C’est une tromperie inacceptable de laisser croire que seuls les radicaux salafistes ou turcs sont dans ce cas. Très rares sont les responsables du culte musulman qui font l’effort de prendre en compte le contexte français. Ce n’est pas près de s’arranger. D’abord, presque tous les imams qui pratiquent en France sont étrangers. Sur 2 052, seulement entre 400 et 440 - soit 1 sur 5 - sont français. Ils parlent donc mal notre langue et ont souvent les plus grandes difficultés à faire un prêche en français. (...) Les prêcheurs ignorent d’ailleurs à peu près tout de la société française (...), de ses institutions et de son fonctionnement général, hormis celui de la Sécurité sociale. Notre modèle est incompréhensible pour eux. (...).

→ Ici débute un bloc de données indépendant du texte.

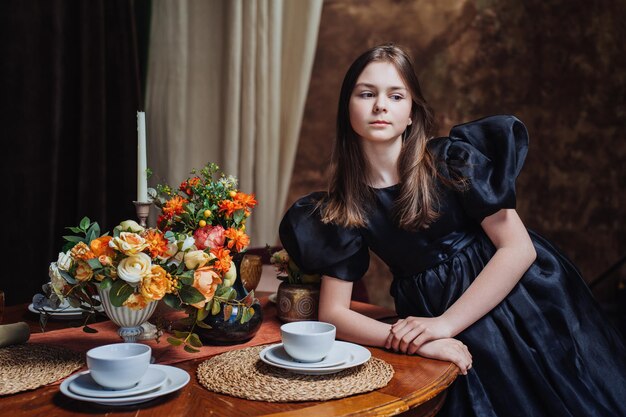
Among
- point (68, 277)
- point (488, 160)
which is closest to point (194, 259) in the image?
point (68, 277)

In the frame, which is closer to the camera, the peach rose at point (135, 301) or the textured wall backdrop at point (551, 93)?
the peach rose at point (135, 301)

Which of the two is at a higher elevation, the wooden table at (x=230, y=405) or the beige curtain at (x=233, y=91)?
the beige curtain at (x=233, y=91)

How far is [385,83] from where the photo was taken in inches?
70.0

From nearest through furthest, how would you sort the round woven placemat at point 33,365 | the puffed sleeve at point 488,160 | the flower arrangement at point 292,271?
the round woven placemat at point 33,365, the puffed sleeve at point 488,160, the flower arrangement at point 292,271

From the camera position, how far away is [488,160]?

Tous ces prêcheurs ne cherchent nullement à combler leurs lacunes. A ce titre déjà, ils constituent un énorme obstacle à l’apaisement entre l’islam et la laïcité. Au lieu d’être les facilitateurs d’une harmonie, ils fabriquent plutôt un surplus de dissonance. Car ils importent aussi leur propre expérience de l’islam. Ils sont d’où ils sont nés. (...) Ils ont évolué dans des sociétés à majorité, si ce n’est entièrement, musulmane, où l’islam est religion d’Etat et la charia appliquée avec plus ou moins de rigueur. (...) Il est logique que, prenant en charge une salle de prière et des fidèles qui sont originaires du même endroit, l’imam cherche à perpétuer un monde clos et paranoïaque, plus encore s’ils sont tous sur la défensive, la société française manifestant une incontestable hostilité."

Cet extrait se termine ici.